Moi, Séverine, 43 ans, j’ai subi des violences physiques et viols a répétition de 4 ans et demi à 12 ans par mon père adoptif. Etant né sous X, j’ai été adoptée a l’âge de 16 mois : mes parents adoptifs ont divorcé quand j’avais 4 ans 1/2. Mon père a obtenu la garde exclusive puisque ma mère a était reconnue coupable de violences physiques à mon encontre. Je n’en parle jamais, j’ai été replacée très tôt en foyer. A l’âge de 7 ans, en pension d’abord et c’est une institutrice qui non sans difficulté fera intervenir les service sociaux. J’étais régulièrement oubliée en fin de semaine devant la porte de la pension pour rentrer le week-end, et lors de mon retour au pensionnat le lundi matin je portais des marques de bleus. J’ai eu de multiples fractures, mon père justifiait cela par des chutes accidentelles. A 10 ans, je rentre dans un foyer pour jeunes et suite a des troubles du comportement une éducatrice s’est inquiétée, et un examen gynécologique révélera en partie les sévices dont j’étais encore victime les week-ends plus violence physique (mes grand parents témoigneront en ma faveur,et supplieront l’assistante sociale de me tenir éloignée de leur fils parce qu’il finirait par me tuer). On retirera la garde et l’autorité parentale à mon père, il sera aussi diagnostiqué schizophrène paranoïaque. Personnellement, j’étais habituée au silence je ne me suis jamais plainte, je ne me suis jamais confiée à qui que ce soit, je ne sais pas pourquoi, la peur des représailles, la honte, je ne voulais pas ennuyer mes grand-parents.

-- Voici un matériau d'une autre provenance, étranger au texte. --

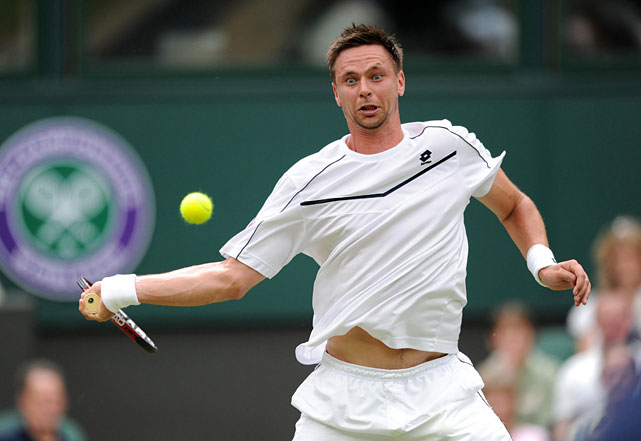 Robin Soderling returns to Lleyton Hewitt during Thursday's match.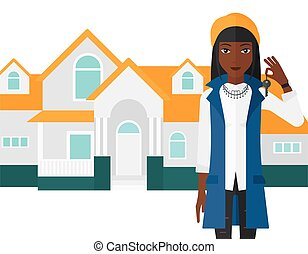 Real estate agent with key - An african-american woman...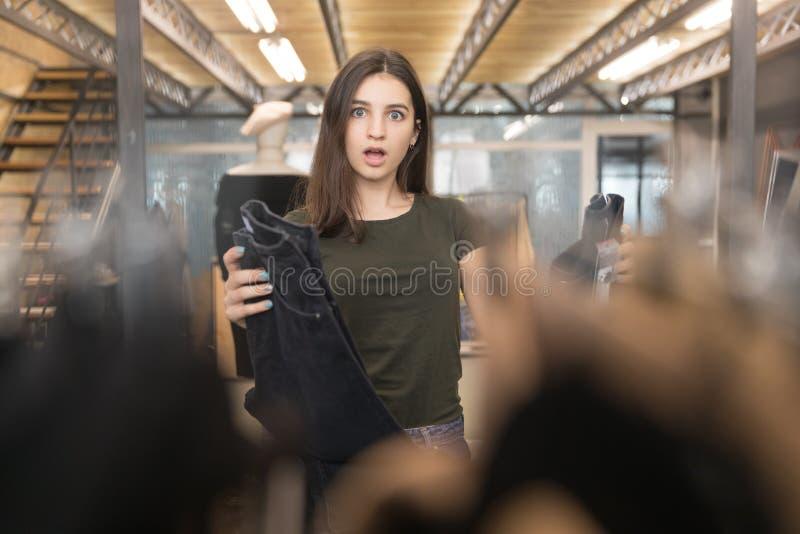 Le plan rapproché d'une fille choisit les jeans noirs dans le magasin photo libre de droits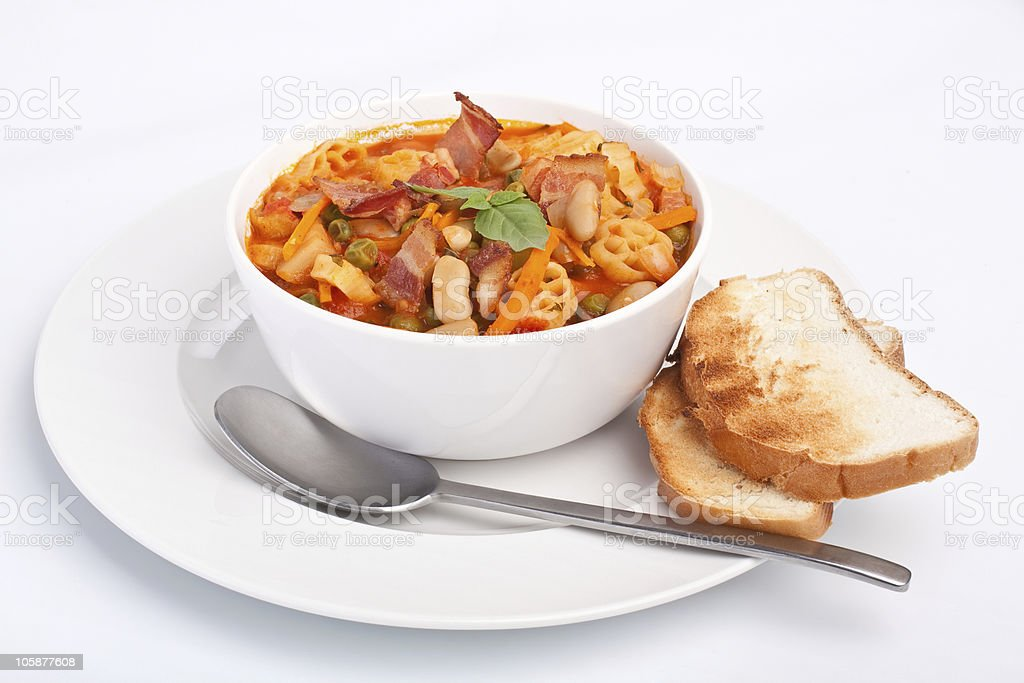 bowl of minestrone with pasta stock photo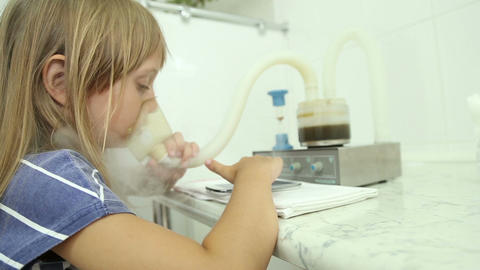 The girl is treated, making inhalation, uses the inhaler Footage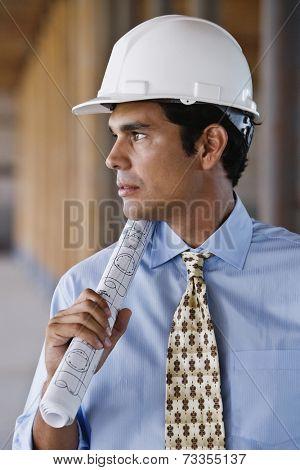 Hispanic businessman wearing hard hat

Je trouve déplorable qu’un couple ait pu à l’époque adopter sans enquête préalable, aucun suivi n’as été assuré rien ??? Je pense avoir encore aujourd’hui des troubles, je suis incapable d’accepter d’aller en séance de kiné (je n’aime pas que l’on me touche manipule). Mon mari avec qui je suis depuis 26 ans a mis plus de 15 ans a pouvoir me passer la main dans le dos (j’avais des réactions violentes). Je souffre de douleur chronique aigües et je commence à me demander si certaines ne sont pas dûes à ces traumatismes et lorsque j’ai été placée en famille d’accueil (aillant vécu en foyer de 10 à 16 ans), j’ai été abusée par leur fils aîné pour aller à ma chambre je devais traverser la sienne. C’était comme un droit de passage, je n’en ai jamais parlé, j’ai attendu mes 18 ans. La nuit même, je disparaissais de leur domicile. Je n’y suis jamais retournée.

J’atteste de la véracité des faits évoqués.